Observa-se que a crítica é baseada nas diferenças entre a GPL, licença normalmente utilizada para o software livre, e a CC, porém não faz a distinção entre os tipos de obras que elas tutelam, essencial para o estabelecimento das diferenças entre ambas.
As obras protegidas pela GPL, os softwares, sempre serão inacabadas. Quando lançado, ainda que perfeitamente funcional, sempre serão necessárias atualizações de segurança ou adaptações para que acompanhe os avanços tecnológicos, atualizações estas que o tornariam obsoletos caso não fossem realizadas. A constante necessidade de atualizações faz com que as empresas ou comunidades, no caso de um software livre, que suportam o produto, o descontinuem, parem de produzir atualizações após um determinado período tempo e lancem uma nova versão que pode ser somente uma compilação do produto e todas as suas atualizações ou, além destas, agregar novas funcionalidades.
No caso das obras licenciadas pela CC estas são entregues acabadas, uma obra literária ou uma música não comportam atualizações constantes, não faz sentido que um livro tenha seu final alterado quantas vezes o autor ou o leitor ache que isto deva ocorrer ou da mesma forma que os acordes de uma música que a transformariam em outra totalmente diferente descaracterizando-a.
Um software como definido por lei é "a expressão de um conjunto organizado de instruções em linguagem natural ou codificada, contida em suporte físico de qualquer natureza, de emprego necessário em máquinas automáticas de tratamento da informação" logo a alteração mesmo que simplesmente para adaptá-la às necessidades do usuário é mera alteração de uma instrução lógica, que não faz sentido à quem o utiliza ou visando a melhor utilização daquilo que foi feito podendo-se alterar partes deste sem produzir efeitos relevantes sobre seu aspecto final e mesmo que isto ocorra é feito visando um melhor aproveitamento dos recursos já inventidos, a mesma lógica não se aplica à literatura, por exemplo, em que uma única alteração em um local onde ocorre uma cena ou no destino de um personagem por menor que seja sua participação na obra pode alterar todo o rumo do livro, ou o destino de Dom Casmurro e Capitu teriam sido os mesmo caso seu filho não morresse afogado?
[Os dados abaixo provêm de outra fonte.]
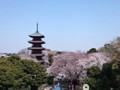 150330 池上本門寺 桜 サクラ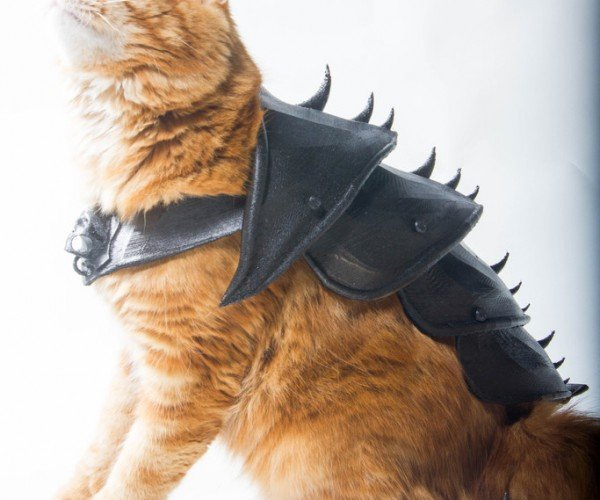 3D Printed Cat Armor: Meowster of the Universe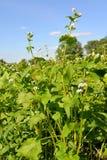 Semina sbocciante del grano saraceno contro il cielo blu Immagine Stock Libera da Diritti
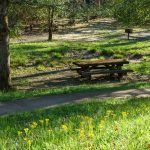 Coontree Picnic Area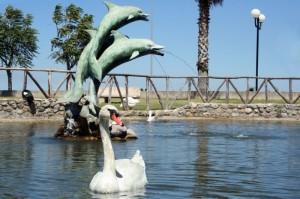 i delfini di Mirto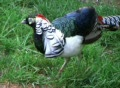 Lady Amherst's Pheasant Footage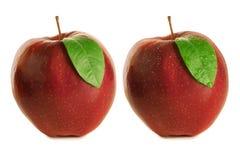 Manzanas mojadas y secas Fotografía de archivo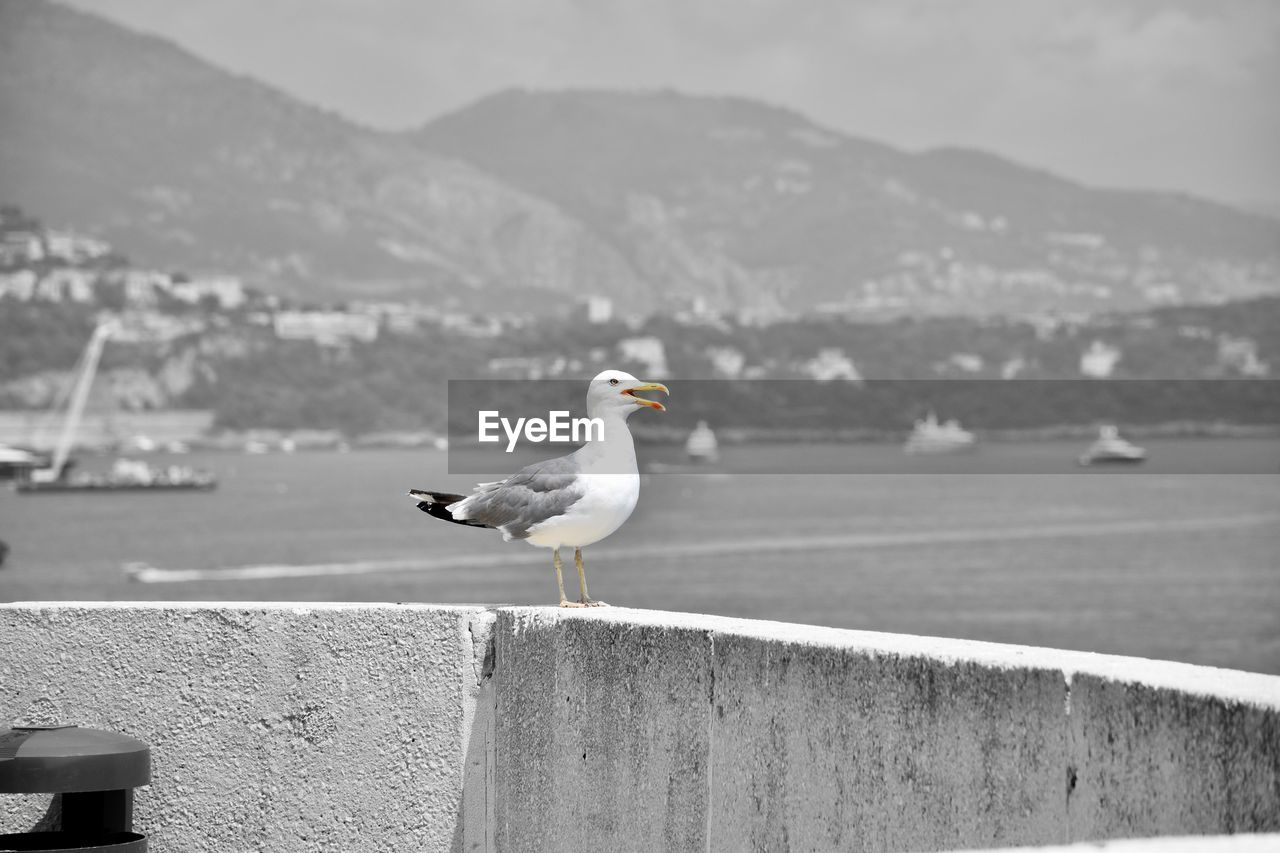 SEAGULL PERCHING ON RETAINING WALL AGAINST SEA
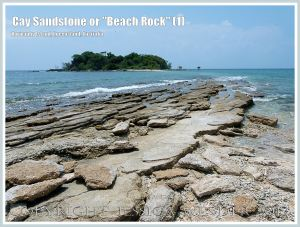 """Cay Sandstone or """"Beach Rock"""" (1) - Layers of """"Beach Rock"""" or Cay Sandstone recently formed by a natural cementation of coral and shell fragments in still shallow water at the edge of Normanby Island, one of the Frankland Islands, Queensland, Australia."""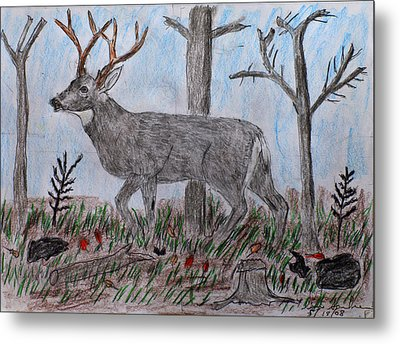 Whitetail Deer In A Meadow Metal Print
Outra crítica à Creative Commons feita no texto é quanto ao alargamento no sistema de copyright que supostamente esta produz. Supostamente pois este alargamento é previsto no próprio sistema de proteção aos autores existente, a possibilidade de licenciar para a utilização e produção de cópias, sendo que a licença CC o faz visando a livre utilização, esta é sua forma de contestação à propriedade intelectual deste tipo de obra, exatamente o mesmo sistema utilizado pela GPL, no qual fundamenta-se, em que a apropriação do que é produzido é meramente para licenciá-lo de forma a garantir a livre utilização e distribuição.
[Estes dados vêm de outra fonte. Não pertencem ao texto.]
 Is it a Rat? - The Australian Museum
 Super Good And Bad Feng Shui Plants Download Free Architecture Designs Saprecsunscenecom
Até hoje a principal parcela dos lucros com o sistema de proteção aos direitos autorais foram não aos produtores, mas àqueles que reproduziam o que era feitos, a CC não é falaciosa por tentar recolocar nas mãos dos legítimos proprietários os direitos de decidir de qual forma serão utilizados, pelo contrário, cumpre seu papel uma vez que não gerará o monopólio, desde o início, instituído pelos detentores dos meios de produção.